La décision tranche, d’abord, l’étendue de la dévolution au regard de la déclaration d’appel, puis la répartition des compétences entre juge de l’exécution et juge prud’homal, avant d’apprécier les conditions et le quantum de la répétition de l’indu après substitution des condamnations.

I. Saisine d’appel et compétence matérielle

A. L’effet dévolutif conditionné par l’énonciation des chefs

La cour vérifie le respect des articles 562 et 901 du code de procédure civile, au regard d’une déclaration d’appel visant des chefs précis. Elle retient, de manière nette, que « La déclaration d’appel a en conséquence bien saisi la cour des 2 chefs de jugements critiqués précités et l’effet dévolutif doit ainsi opérer. » Cette affirmation verrouille l’office de la juridiction d’appel autour des deux chefs expressément critiqués.

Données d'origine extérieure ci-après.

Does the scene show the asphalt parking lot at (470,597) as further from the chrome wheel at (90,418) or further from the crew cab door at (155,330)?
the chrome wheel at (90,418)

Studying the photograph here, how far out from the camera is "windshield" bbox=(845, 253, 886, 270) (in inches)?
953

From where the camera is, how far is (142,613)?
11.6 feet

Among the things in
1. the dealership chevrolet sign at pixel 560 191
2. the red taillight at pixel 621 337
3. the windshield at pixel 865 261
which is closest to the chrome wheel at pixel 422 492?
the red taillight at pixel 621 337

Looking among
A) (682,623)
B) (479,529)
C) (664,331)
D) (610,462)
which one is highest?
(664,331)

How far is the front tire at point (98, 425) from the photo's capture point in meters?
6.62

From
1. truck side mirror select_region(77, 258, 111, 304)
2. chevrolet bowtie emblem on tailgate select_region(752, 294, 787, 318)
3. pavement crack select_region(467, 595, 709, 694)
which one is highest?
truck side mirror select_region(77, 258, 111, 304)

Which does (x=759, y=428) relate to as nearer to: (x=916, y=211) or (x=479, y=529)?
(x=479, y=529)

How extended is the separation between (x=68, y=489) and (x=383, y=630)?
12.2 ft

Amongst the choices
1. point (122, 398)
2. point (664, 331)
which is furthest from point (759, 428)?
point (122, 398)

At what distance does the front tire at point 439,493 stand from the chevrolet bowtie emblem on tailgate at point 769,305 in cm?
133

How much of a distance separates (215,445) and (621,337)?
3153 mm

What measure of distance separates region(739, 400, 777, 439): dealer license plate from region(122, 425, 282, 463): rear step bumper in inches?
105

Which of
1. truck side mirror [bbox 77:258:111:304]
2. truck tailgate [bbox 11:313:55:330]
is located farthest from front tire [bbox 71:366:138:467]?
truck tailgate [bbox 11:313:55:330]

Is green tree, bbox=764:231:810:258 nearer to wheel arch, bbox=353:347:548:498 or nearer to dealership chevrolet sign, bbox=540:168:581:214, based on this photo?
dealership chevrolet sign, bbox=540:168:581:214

La solution est cohérente avec le formalisme issu des réformes récentes de la procédure d’appel, qui exigent une identification claire des chefs attaqués. Le rappel de l’absence d’appel incident de l’intimé conforte encore le périmètre de la saisine. L’approche renforce la prévisibilité des débats et la sécurité procédurale, en évitant toute reconstitution imprécise du litige.

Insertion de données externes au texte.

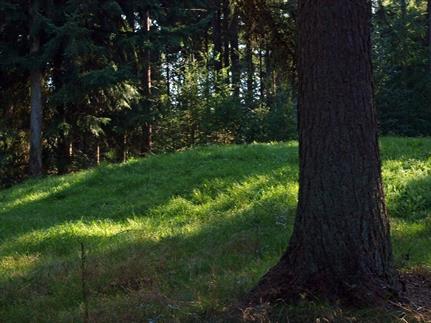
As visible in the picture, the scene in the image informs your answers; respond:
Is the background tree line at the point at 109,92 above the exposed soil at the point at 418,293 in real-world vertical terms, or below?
above

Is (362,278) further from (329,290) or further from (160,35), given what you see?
(160,35)

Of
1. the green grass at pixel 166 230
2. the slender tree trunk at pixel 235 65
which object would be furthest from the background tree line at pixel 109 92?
the green grass at pixel 166 230

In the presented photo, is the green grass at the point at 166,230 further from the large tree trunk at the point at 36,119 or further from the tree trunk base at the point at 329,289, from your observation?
the large tree trunk at the point at 36,119

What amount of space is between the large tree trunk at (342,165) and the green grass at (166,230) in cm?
96

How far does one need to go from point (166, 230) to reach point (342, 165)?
440 centimetres

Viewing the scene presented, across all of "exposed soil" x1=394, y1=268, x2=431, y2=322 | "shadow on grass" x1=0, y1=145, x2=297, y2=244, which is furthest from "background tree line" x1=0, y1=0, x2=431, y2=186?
"exposed soil" x1=394, y1=268, x2=431, y2=322

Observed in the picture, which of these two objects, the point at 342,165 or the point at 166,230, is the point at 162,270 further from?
the point at 342,165

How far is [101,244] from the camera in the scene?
7629 mm

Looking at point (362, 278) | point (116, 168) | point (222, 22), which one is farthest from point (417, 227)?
point (222, 22)

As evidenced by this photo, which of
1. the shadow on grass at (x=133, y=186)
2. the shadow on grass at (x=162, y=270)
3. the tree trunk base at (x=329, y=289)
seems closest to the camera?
the tree trunk base at (x=329, y=289)

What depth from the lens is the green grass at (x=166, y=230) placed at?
5234 millimetres

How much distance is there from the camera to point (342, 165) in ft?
13.5

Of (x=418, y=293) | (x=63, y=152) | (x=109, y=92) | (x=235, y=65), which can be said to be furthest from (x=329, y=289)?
(x=235, y=65)

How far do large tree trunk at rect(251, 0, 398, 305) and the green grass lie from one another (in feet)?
3.15
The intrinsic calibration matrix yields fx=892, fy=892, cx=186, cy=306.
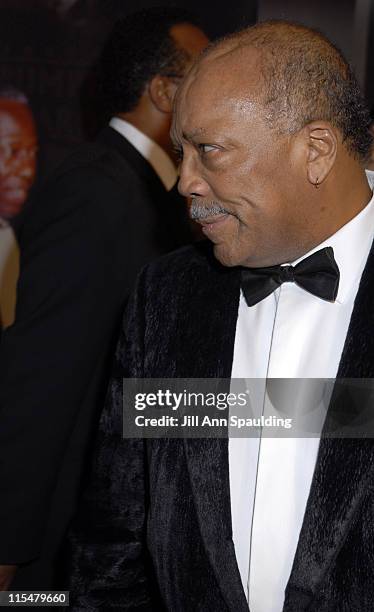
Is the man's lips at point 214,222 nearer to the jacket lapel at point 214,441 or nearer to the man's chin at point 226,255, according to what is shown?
the man's chin at point 226,255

B. La ligne de partage entre contentieux de l’exécution et contentieux prud’homal

La cour distingue les contestations liées à l’exécution forcée et la demande de restitution de l’indu. Elle énonce que « Il résulte des dispositions des articles L. 211-4 du code des procédures civiles d’exécution, et L. 1411-1 du code du travail que les demandes […] relèvent de la compétence du juge de l’exécution et non du juge prud’homal », le juge prud’homal conservant la compétence pour la seule restitution de l’indu. Cette lecture articule clairement les domaines d’attribution.

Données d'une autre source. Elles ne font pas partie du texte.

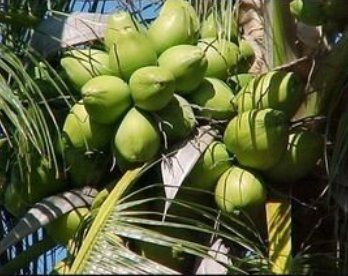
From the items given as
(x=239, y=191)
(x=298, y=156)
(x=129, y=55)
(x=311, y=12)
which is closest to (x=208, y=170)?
(x=239, y=191)

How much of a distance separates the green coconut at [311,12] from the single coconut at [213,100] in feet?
0.84

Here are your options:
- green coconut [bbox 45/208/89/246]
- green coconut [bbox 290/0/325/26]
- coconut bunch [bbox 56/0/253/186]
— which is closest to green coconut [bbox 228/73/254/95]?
coconut bunch [bbox 56/0/253/186]

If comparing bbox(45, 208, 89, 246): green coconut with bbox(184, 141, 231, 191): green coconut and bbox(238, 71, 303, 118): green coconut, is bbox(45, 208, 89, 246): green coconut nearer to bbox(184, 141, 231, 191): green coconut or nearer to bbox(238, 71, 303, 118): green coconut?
bbox(184, 141, 231, 191): green coconut

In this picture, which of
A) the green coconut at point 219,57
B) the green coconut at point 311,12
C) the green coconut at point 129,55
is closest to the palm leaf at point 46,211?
the green coconut at point 129,55

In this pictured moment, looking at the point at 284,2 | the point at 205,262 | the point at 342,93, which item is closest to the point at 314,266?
the point at 205,262

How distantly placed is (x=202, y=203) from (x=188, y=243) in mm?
301

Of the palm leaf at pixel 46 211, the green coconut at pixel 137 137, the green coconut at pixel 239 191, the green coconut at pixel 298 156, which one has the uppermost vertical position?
the green coconut at pixel 137 137

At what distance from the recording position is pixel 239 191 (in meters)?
2.86

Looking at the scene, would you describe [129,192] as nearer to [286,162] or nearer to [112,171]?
[112,171]

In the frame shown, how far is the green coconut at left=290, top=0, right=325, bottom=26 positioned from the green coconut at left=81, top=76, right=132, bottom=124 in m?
0.43

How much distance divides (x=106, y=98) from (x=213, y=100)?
0.26 meters

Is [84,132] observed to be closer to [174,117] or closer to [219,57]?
[174,117]

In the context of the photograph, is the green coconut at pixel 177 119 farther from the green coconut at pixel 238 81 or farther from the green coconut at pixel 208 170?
the green coconut at pixel 238 81

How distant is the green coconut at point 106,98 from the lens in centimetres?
285
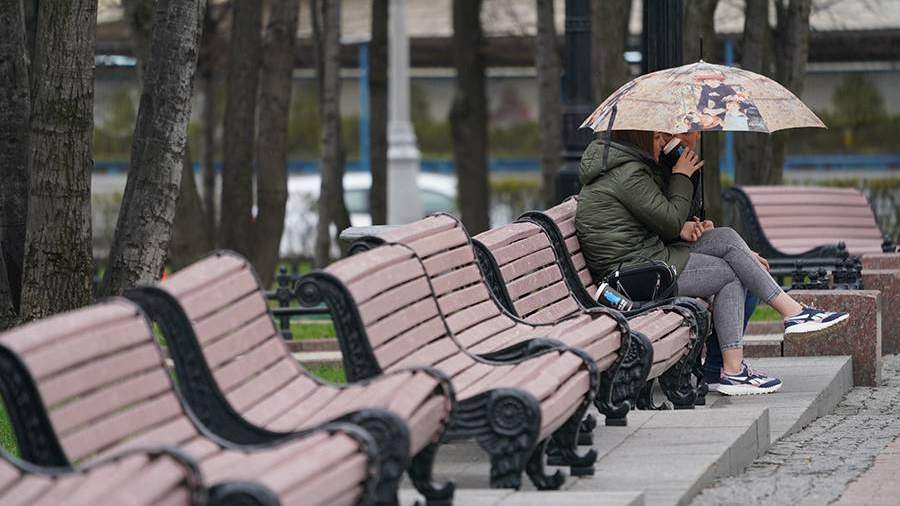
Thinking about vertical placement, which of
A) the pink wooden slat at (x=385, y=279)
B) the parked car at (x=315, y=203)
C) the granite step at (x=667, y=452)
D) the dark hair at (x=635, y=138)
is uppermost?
the dark hair at (x=635, y=138)

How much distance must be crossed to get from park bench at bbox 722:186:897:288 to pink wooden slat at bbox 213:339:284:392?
27.7 feet

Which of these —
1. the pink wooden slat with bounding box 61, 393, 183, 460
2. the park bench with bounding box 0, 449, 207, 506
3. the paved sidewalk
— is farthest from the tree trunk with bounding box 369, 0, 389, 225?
the park bench with bounding box 0, 449, 207, 506

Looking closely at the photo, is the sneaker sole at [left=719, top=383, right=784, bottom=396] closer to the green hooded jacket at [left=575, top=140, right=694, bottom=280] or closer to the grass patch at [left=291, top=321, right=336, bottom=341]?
the green hooded jacket at [left=575, top=140, right=694, bottom=280]

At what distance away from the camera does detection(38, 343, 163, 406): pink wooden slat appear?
15.0 feet

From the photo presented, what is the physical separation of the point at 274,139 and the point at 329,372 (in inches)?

L’autorité de la chose jugée, attachée aux décisions du juge de l’exécution de Créteil, conduit à l’irrecevabilité des demandes relatives aux frais d’huissier et à la résistance abusive. La solution privilégie l’unité du contentieux de l’exécution, tout en réservant au juge du fond l’examen du bien-fondé de la restitution. Elle évite les chevauchements de compétence et circonscrit les pouvoirs de chaque juge.

II. Répétition de l’indu et substitution des condamnations

A. La substitution d’une condamnation d’appel excluant tout cumul

La cour qualifie l’articulation entre l’ordonnance prud’homale de référé et l’arrêt ultérieur. Elle affirme que la nouvelle allocation « ne s’ajoute pas à la condamnation faite par le conseil de prud’hommes […] mais se substitue à elle », la juridiction d’appel ayant « infirmé la décision de 1ère instance et statué à nouveau ». La substitution exclut tout cumul entre la provision initiale et la condamnation définitive.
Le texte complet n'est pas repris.